Welcome to the Health Data Science group
The Health Data Science (HDS) group aims to develop analytical methods and tools to enable data-driven healthcare. We apply advanced machine learning and statistical methods to develop clinical prediction models at scale in distributed data networks.
Clinical decision making is a complicated task in which the clinician has to infer a diagnosis or treatment pathway based on the available medical history of the patient and the current clinical guidelines. Clinical prediction models have been developed to support this decision-making process and are used in clinical practice in a wide spectrum of specialties. These models predict a diagnostic or prognostic outcome based on a combination of patient characteristics, e.g. demographic information, disease history, treatment history. The number of publications describing clinical prediction models has increased strongly over the last 10 years as shown in the figures below.

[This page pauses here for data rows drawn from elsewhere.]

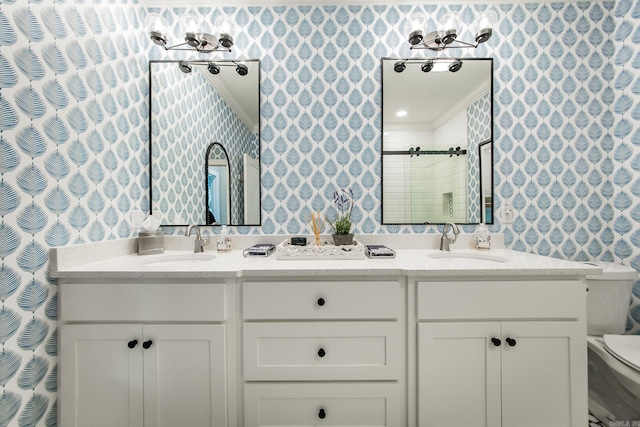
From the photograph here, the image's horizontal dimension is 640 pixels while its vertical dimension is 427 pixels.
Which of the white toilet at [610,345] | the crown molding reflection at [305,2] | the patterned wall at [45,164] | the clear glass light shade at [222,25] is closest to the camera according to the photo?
the patterned wall at [45,164]

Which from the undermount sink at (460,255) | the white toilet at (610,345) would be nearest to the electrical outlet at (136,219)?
the undermount sink at (460,255)

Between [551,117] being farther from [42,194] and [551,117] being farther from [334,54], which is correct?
[42,194]

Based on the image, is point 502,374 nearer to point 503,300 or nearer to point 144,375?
point 503,300

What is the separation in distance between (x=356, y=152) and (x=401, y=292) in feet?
3.24

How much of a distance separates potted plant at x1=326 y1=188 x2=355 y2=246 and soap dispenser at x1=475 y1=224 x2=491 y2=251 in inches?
32.7

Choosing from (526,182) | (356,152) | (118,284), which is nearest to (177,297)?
(118,284)

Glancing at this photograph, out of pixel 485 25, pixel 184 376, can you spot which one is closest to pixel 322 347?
pixel 184 376

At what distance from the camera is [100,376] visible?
114cm

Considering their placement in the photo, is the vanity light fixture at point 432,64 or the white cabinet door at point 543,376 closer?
the white cabinet door at point 543,376

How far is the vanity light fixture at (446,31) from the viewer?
1605mm

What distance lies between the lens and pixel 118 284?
1149 millimetres

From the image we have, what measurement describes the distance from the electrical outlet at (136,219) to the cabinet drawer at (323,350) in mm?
1072

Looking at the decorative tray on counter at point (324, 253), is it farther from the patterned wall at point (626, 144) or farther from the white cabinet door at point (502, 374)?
the patterned wall at point (626, 144)

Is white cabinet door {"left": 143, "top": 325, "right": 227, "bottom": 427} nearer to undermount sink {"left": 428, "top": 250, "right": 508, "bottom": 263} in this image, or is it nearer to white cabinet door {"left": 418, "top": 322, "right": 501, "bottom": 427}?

Surprisingly, most currently used models are estimated using small datasets and contain a limited set of patient characteristics. This low sample size, and thus low statistical power, forces the data analyst to make stronger modeling assumptions. The selection of the often limited set of patient characteristics is strongly guided by the expert knowledge at hand. This contrasts sharply with the reality of modern medicine wherein patients generate a rich digital trail, which is well beyond the power of any medical practitioner to fully assimilate.

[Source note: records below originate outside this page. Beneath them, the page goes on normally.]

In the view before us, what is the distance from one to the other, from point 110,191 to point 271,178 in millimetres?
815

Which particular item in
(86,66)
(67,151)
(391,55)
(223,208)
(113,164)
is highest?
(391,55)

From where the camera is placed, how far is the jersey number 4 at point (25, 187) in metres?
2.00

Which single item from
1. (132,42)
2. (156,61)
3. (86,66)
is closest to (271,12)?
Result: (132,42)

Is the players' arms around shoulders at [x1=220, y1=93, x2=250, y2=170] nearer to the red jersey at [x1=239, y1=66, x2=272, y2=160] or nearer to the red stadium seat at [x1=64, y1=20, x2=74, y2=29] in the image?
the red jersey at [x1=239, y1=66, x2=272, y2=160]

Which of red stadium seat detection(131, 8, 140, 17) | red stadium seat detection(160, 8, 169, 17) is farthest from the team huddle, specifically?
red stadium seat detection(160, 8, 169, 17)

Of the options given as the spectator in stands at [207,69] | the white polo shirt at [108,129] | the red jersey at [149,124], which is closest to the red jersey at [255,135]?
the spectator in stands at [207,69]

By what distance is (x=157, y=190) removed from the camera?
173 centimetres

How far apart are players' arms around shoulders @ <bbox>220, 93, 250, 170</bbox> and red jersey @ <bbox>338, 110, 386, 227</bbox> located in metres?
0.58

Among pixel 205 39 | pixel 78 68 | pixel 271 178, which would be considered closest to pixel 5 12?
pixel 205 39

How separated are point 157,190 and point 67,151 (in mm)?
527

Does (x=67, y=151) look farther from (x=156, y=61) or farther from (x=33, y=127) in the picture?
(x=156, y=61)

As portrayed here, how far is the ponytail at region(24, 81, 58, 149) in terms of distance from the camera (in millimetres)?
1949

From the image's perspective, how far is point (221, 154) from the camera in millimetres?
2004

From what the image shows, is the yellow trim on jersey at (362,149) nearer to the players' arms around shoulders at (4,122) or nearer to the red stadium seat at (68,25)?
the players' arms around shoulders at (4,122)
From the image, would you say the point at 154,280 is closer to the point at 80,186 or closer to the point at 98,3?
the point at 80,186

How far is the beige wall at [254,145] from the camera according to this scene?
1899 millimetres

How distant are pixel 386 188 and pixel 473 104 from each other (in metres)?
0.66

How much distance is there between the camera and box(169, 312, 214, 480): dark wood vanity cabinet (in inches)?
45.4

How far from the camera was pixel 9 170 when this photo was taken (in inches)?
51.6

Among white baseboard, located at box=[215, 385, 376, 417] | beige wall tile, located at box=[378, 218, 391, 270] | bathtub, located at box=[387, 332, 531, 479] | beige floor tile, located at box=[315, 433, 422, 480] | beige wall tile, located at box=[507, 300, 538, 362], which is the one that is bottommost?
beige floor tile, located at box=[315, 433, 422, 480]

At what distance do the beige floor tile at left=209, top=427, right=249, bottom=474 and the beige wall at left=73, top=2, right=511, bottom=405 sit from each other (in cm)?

Presently, health care is generating a huge amount of patient-specific information contained in the Electronic Health Records (EHR). This includes structured data in the form of diagnoses, medications, laboratory test results, and unstructured data contained in clinical narratives. This opens unprecedented possibilities for research and ultimately patient care. Effective exploitation of these massive dataset demands novel methodology and an interdisciplinary approach. This is where our group wants to play an important role. We aim to asses how much predictive performance can be gained by leveraging the large amount of data originating from the complete EHR of a patient.

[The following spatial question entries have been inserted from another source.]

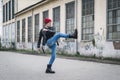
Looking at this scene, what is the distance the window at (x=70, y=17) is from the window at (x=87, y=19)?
72.0 inches

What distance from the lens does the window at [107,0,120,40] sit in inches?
649

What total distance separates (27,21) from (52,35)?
1032 inches

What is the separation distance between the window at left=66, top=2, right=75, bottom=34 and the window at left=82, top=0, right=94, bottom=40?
1.83 m

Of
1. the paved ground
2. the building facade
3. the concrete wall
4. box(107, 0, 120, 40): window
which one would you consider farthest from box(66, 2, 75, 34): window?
the concrete wall

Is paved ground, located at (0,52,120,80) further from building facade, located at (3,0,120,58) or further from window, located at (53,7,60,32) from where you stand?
window, located at (53,7,60,32)

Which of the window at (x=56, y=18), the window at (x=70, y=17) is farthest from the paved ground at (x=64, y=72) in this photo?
the window at (x=56, y=18)

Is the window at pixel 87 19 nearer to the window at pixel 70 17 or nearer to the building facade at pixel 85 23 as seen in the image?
the building facade at pixel 85 23

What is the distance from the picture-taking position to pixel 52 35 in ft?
28.6

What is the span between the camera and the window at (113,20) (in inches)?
649

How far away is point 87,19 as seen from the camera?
19.9 m

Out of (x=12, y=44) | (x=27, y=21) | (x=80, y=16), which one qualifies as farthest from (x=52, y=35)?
(x=12, y=44)

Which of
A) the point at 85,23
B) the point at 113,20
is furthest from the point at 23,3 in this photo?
the point at 113,20

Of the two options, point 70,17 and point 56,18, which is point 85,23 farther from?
point 56,18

However, actual use of these databases in a multi-center study is severely hampered by a variety of challenges, e.g., each database has a different database structure and uses different terminology systems. In an ideal world, a harmonized approach would be available by which data and results from different databases could be combined to answer a specific research question. Standardized data models and common analytical tools should become a de facto standard. Our group, therefore, collaborates closely with the Observational Health Data Sciences and Informatics (OHDSI) initiative (www.ohdsi.org) that is responsible for the development of the OMOP-CDM, and leads its European Chapter (www.ohdsi-europe.org) to support its adoption in Europe.